[PAGE EXCERPT — start]

20 Business Trends Leaders Will Adopt in 2016

December 31, 2015

Category: HR Tips & Trends

20 Business Trends Leaders Will Adopt in 2016

It’s the end of December, which means everyone becomes clairvoyant. So what’s in store for businesses in the new year? In 2015, changes to workplace structure became part of mainstream conversation. Companies experimented with flattened hierarchies and flex time. Employees focused less on climbing the corporate ladder, and more on acquiring a diverse set of transferrable skills. Everybody talked about analytics and automation. Expect more of all this next year, and follow the wisdom of these 20 thought leaders to keep your company on-trend in 2016!

[PAGE EXCERPT — finish]

== BRIEF A ==
Rewrite the records in the part that opens with the line containing "Bacaklarda Ağrı ve Gece Krampı Neden Olur?" and closes with the line containing "Produktbild: Der erste", replacing "Customer Focus" with "Client Focus" and leaving everything else unchanged. Leave the pictures out of your answer.

[DATASET ENTRIES — start]

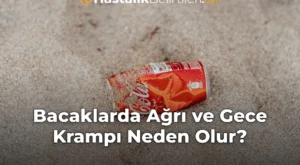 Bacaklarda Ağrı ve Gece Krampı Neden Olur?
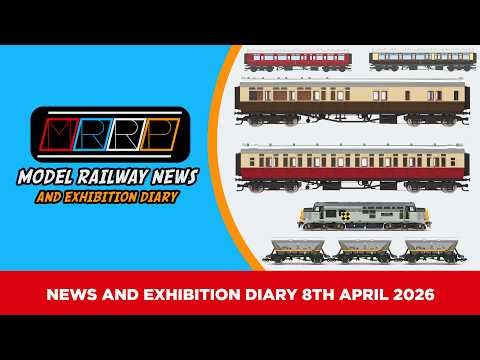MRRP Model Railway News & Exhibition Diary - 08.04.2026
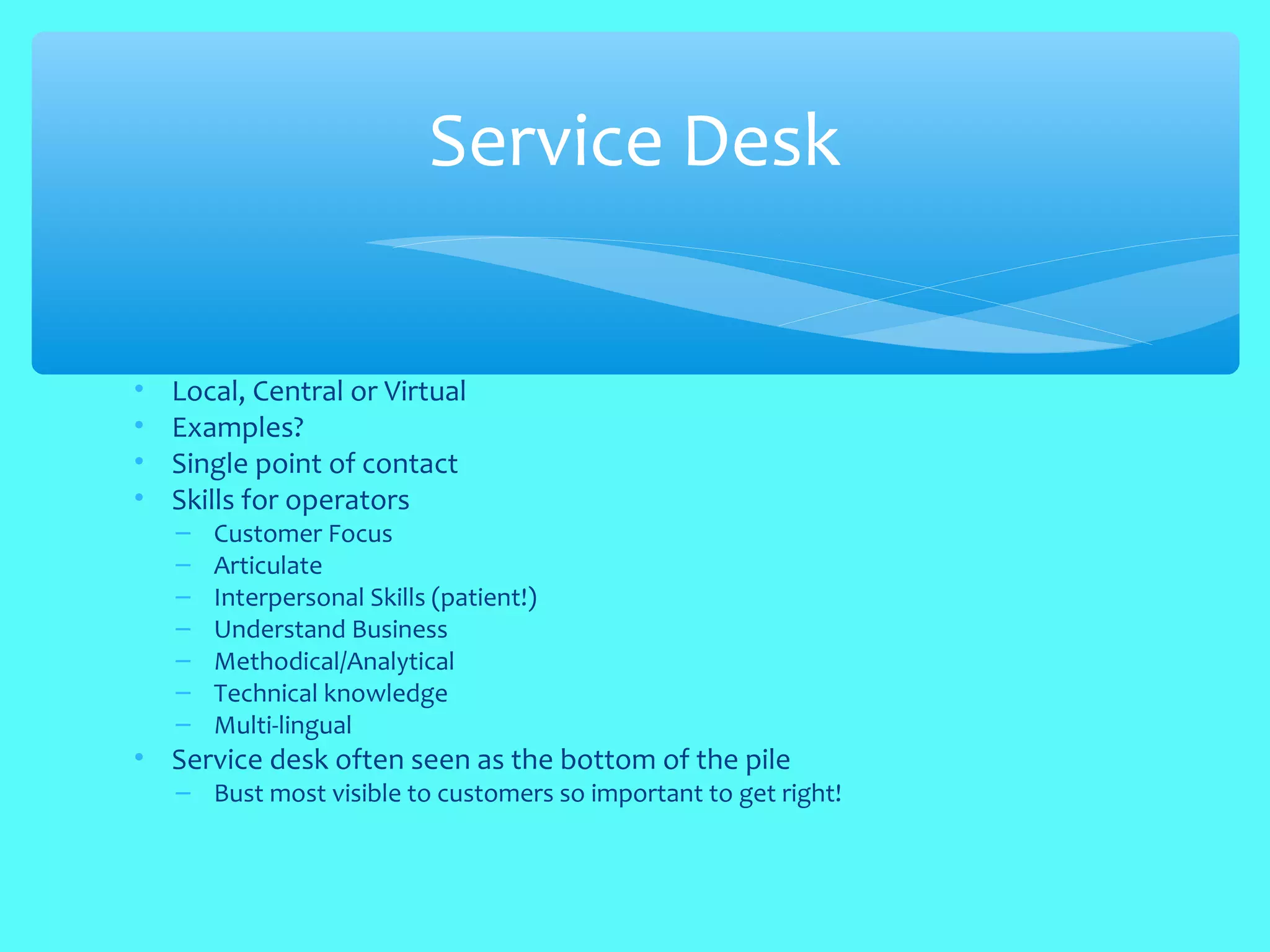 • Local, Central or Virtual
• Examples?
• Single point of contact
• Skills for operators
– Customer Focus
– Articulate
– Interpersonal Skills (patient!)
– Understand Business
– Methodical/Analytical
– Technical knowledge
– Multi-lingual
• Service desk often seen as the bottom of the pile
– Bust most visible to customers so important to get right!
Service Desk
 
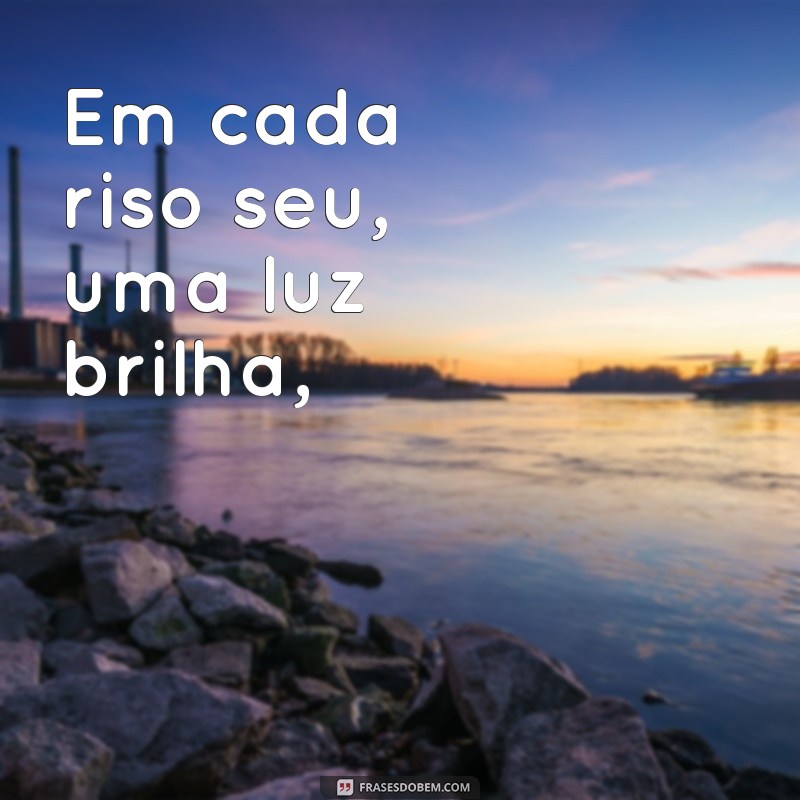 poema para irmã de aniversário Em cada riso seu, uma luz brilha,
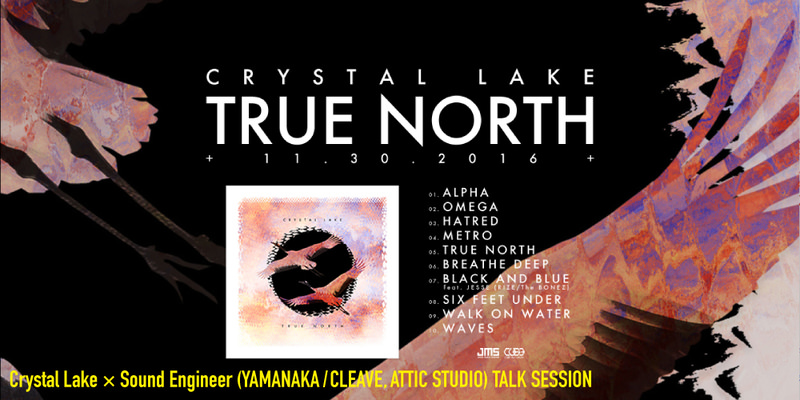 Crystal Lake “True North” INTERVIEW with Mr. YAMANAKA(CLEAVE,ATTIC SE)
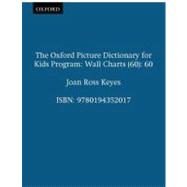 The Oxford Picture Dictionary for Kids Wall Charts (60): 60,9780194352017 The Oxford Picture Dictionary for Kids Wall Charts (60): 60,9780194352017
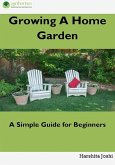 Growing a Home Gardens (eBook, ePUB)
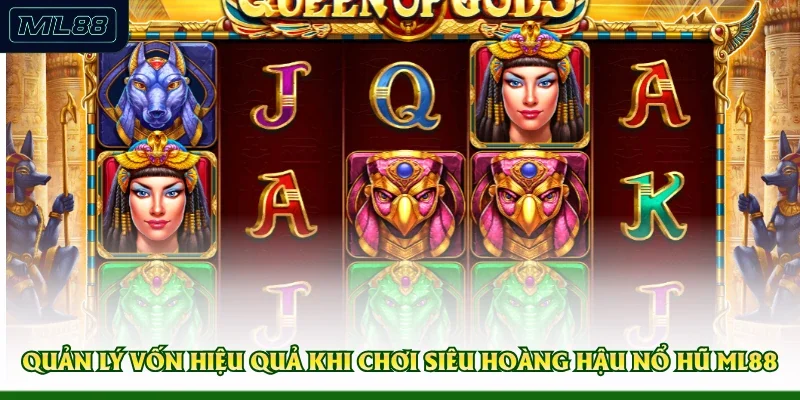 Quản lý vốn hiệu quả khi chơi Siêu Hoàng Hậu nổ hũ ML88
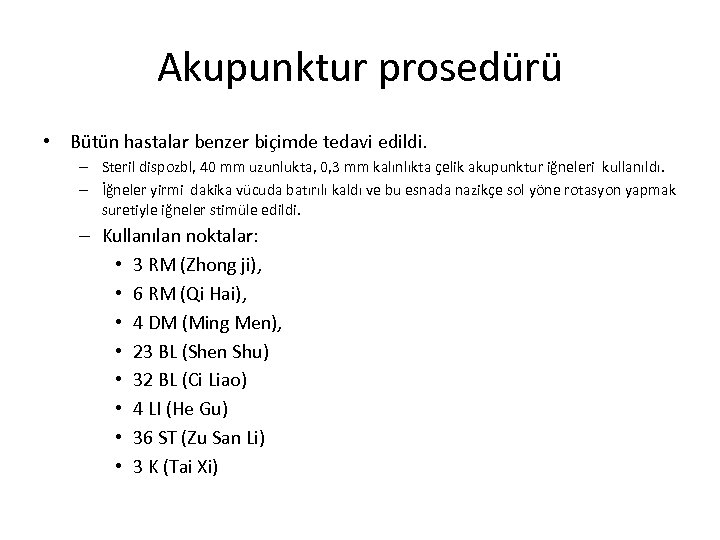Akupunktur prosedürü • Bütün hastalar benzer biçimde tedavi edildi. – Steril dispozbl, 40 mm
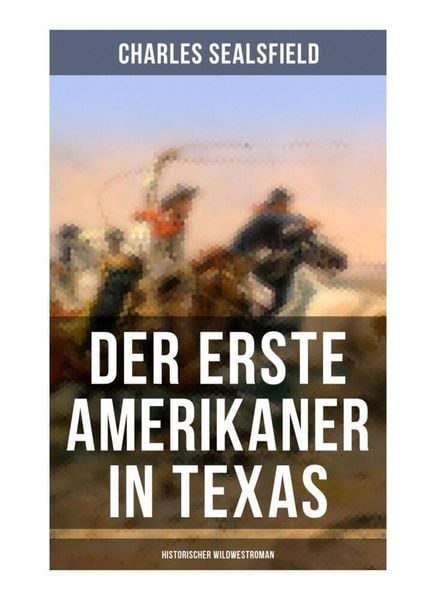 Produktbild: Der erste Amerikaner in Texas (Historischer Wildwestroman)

[DATASET ENTRIES — finish]
[DATASET ENTRIES — start]

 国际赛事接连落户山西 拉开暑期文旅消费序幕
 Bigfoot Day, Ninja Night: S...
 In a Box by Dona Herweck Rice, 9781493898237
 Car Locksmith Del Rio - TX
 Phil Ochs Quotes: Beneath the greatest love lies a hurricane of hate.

[DATASET ENTRIES — finish]

== BRIEF B ==
Answer these questions about the business trends page:
(i) On what date was it published?
(ii) Under which category is it filed?
(iii) How many thought leaders does it say readers should follow?

== FINAL ANSWER A ==
 Bacaklarda Ağrı ve Gece Krampı Neden Olur?
MRRP Model Railway News & Exhibition Diary - 08.04.2026
 • Local, Central or Virtual
• Examples?
• Single point of contact
• Skills for operators
– Client Focus
– Articulate
– Interpersonal Skills (patient!)
– Understand Business
– Methodical/Analytical
– Technical knowledge
– Multi-lingual
• Service desk often seen as the bottom of the pile
– Bust most visible to customers so important to get right!
Service Desk
 
 poema para irmã de aniversário Em cada riso seu, uma luz brilha,
 Crystal Lake “True North” INTERVIEW with Mr. YAMANAKA(CLEAVE,ATTIC SE)
 The Oxford Picture Dictionary for Kids Wall Charts (60): 60,9780194352017 The Oxford Picture Dictionary for Kids Wall Charts (60): 60,9780194352017
 Growing a Home Gardens (eBook, ePUB)
 Quản lý vốn hiệu quả khi chơi Siêu Hoàng Hậu nổ hũ ML88
Akupunktur prosedürü • Bütün hastalar benzer biçimde tedavi edildi. – Steril dispozbl, 40 mm
 Produktbild: Der erste Amerikaner in Texas (Historischer Wildwestroman)

== FINAL ANSWER B ==
(i) December 31, 2015
(ii) HR Tips & Trends
(iii) 20